One set, two processes
Oak's chip set, priced at $25 in production quantities of 10,000, is now sampling. It is being fabricated by Taiwan Semiconductor Manufacturing Co. using two processes: 0.25 micron for the analog front end and CD-RW/DVD-ROM combo controller, and 0.18 micron for the DVD write processor.
In a DVD recorder, incoming video data must first be digitized if it is in analog form, then compressed into a DVD-compliant video stream by the back-end subsystem. That subsystem must also control the DVD drive so that it's prepared to record the video stream to disk as it is compressed in real-time. The key here, said Chase, is that "the record process must be fast and reliable since the back-end subsystem cannot buffer more than a few seconds of compressed video data unless a hard drive is present."
Chase explained that Oak's drive controller chip set receives the DVD-compliant MPEG video stream and adds all the DVD error correction and channel timing before writing it to the media. "Before and during the writing of the data to the disk, the Oak chip set reads the address and other information in the wobble track of the disk to find out the characteristics of the media," he said. The wobble track is a faint, prewritten spiral on a blank disk that the drive uses as a guide when writing data.
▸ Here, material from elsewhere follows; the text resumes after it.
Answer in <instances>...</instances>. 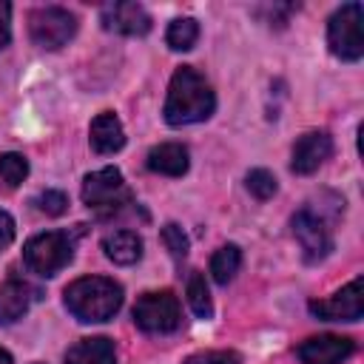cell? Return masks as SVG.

Address and other information is modulated in the wobble track and can be read by the drive so that data is always written in the correct area of the disk.
When recording is finished, the drive must then finalize the disk by adding the table of contents and other information required to make the disk readable by other drives. Navigation menus may also be added by the back-end system and recoded to the disk as part of the DVD disk-creation process.
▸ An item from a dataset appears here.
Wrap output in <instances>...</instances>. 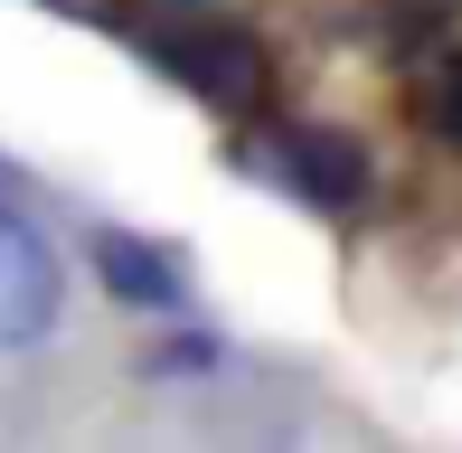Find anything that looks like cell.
Listing matches in <instances>:
<instances>
[{"label": "cell", "instance_id": "obj_1", "mask_svg": "<svg viewBox=\"0 0 462 453\" xmlns=\"http://www.w3.org/2000/svg\"><path fill=\"white\" fill-rule=\"evenodd\" d=\"M67 312V274H57V245L38 236L19 208H0V349H38Z\"/></svg>", "mask_w": 462, "mask_h": 453}, {"label": "cell", "instance_id": "obj_2", "mask_svg": "<svg viewBox=\"0 0 462 453\" xmlns=\"http://www.w3.org/2000/svg\"><path fill=\"white\" fill-rule=\"evenodd\" d=\"M161 67H171L199 105L236 114V105H255V95H264V38H255V29H180L171 48H161Z\"/></svg>", "mask_w": 462, "mask_h": 453}, {"label": "cell", "instance_id": "obj_3", "mask_svg": "<svg viewBox=\"0 0 462 453\" xmlns=\"http://www.w3.org/2000/svg\"><path fill=\"white\" fill-rule=\"evenodd\" d=\"M86 255H95L104 293H114L123 312H180V302H189L180 255H171V245H152V236H133V226H95Z\"/></svg>", "mask_w": 462, "mask_h": 453}, {"label": "cell", "instance_id": "obj_4", "mask_svg": "<svg viewBox=\"0 0 462 453\" xmlns=\"http://www.w3.org/2000/svg\"><path fill=\"white\" fill-rule=\"evenodd\" d=\"M264 161H274V180H283V190H302L311 208H359V190H368L359 133H283Z\"/></svg>", "mask_w": 462, "mask_h": 453}, {"label": "cell", "instance_id": "obj_5", "mask_svg": "<svg viewBox=\"0 0 462 453\" xmlns=\"http://www.w3.org/2000/svg\"><path fill=\"white\" fill-rule=\"evenodd\" d=\"M199 368H217V340L189 331V340H161L152 359H142V378H199Z\"/></svg>", "mask_w": 462, "mask_h": 453}, {"label": "cell", "instance_id": "obj_6", "mask_svg": "<svg viewBox=\"0 0 462 453\" xmlns=\"http://www.w3.org/2000/svg\"><path fill=\"white\" fill-rule=\"evenodd\" d=\"M434 133H444L453 152H462V57H453L444 76H434Z\"/></svg>", "mask_w": 462, "mask_h": 453}]
</instances>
Oak offers all these DVD-drive functions through the OTI-9832 combo analog front-end device; OTI-9838 combo controller capable of 24x CD-RW writing speeds; and OTI-9831 DVD write processor, capable of 4x write speeds, according to the company.
In designing this chip set, Chase said, "The biggest challenge was architecting the solution in a way that maximized the usage of our high-performance and proven combo CD-RW and DVD-read solution while not making compromises on the DVD-recording features and performance." In contrast, he said, "competitors' solutions add the CD-recording function as a standalone chip and do not support high-speed CD recording."